[ЗАДАНИЯ]
- 1) Обновите в отрывке о цикле «Эшафот» часть, которая начинается со слов «Второй цикл из» и заканчивается словами «неприступные аулы Шамиля.», заменив в ней «ротмистр» на «поручик».
- 2) Как перевести на английский язык предложение из отрывка о цикле «Эшафот»: «Пишет он, кстати, шариковой ручкой, не набивая тексты на компьютере»?

Второй цикл из трех (на сегодняшний день опубликованных) романов «Эшафот» посвящен кавказской войне позапрошлого века. Романы этого цикла «Рай под тенью сабель», «След барса» и «Дарго» воссоздают события похода русской армии с целью захвата аула Дарго — резиденции имама Чечни и Дагестана Шамиля.

Автор скрупулёзно, опираясь на исторические источники и мемуары участников похода, реконструирует события кавказской войны, в которой столкнулись интересы различных сил. И не только Османской империи, но и туманного Альбиона. Главный герой романа ротмистр Аркадий Лебедев становится жертвой предательства, а граф Воронцов, столь не любимый поэтом Пушкиным (хотя и субъективно), продолжает штурмовать неприступные аулы Шамиля.

Третий роман цикла — «Дарго» повествует о взятии русскими солдатами неприступной цитадели Шамиля. Имаму на этот раз удалось уйти. Но роман оставлял чувство сюжетной незавершённости. Что и было мною подмечено. Автор этих книг Андрей Воронов - Оренбургский прочитал рецензию и откликнулся письмом, в котором рассказал о том, что московское издательство «Альва-Первая» заключило с ним договор на издание двенадцати его романов, три из которых являются продолжением цикла «Эшафот».

Тогда же возникла идея подготовить интервью с этим интересным историческим автором, книги которого, как мне кажется, известны куда меньше растиражированного «массолита» Минаевых, Сорокиных и иже с ними.

Поскольку Андрей живёт в городе Пушкин (Царское Село) и практически не встаёт из-за письменного стола, автор этих строк подготовил несколько вопросов, которые и отправил ему по электронной почте.

Андрей долго отнекивался, ссылаясь на то, что работа над романами отнимает всё его время. Пишет он, кстати, шариковой ручкой, не набивая тексты на компьютере. Может, потому и пишет хорошо, что долго.

С трудом удалось убедить автора ответить хотя бы на некоторые из вопросов. Наконец, большое письмо было мною получено.

Писателю вольно отвечать так, как это кажется ему верным, поэтому «вопросов-ответов» не получилось.

[ИСХОДНЫЕ ДАННЫЕ]
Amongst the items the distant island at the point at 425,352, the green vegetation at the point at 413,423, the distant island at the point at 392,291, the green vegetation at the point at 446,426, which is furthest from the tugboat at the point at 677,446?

[ОТВЕТЫ К ЗАДАНИЯМ]
- 1)
Второй цикл из трех (на сегодняшний день опубликованных) романов «Эшафот» посвящен кавказской войне позапрошлого века. Романы этого цикла «Рай под тенью сабель», «След барса» и «Дарго» воссоздают события похода русской армии с целью захвата аула Дарго — резиденции имама Чечни и Дагестана Шамиля.

Автор скрупулёзно, опираясь на исторические источники и мемуары участников похода, реконструирует события кавказской войны, в которой столкнулись интересы различных сил. И не только Османской империи, но и туманного Альбиона. Главный герой романа поручик Аркадий Лебедев становится жертвой предательства, а граф Воронцов, столь не любимый поэтом Пушкиным (хотя и субъективно), продолжает штурмовать неприступные аулы Шамиля.

- 2) He writes, by the way, with a ballpoint pen, without typing the texts on a computer.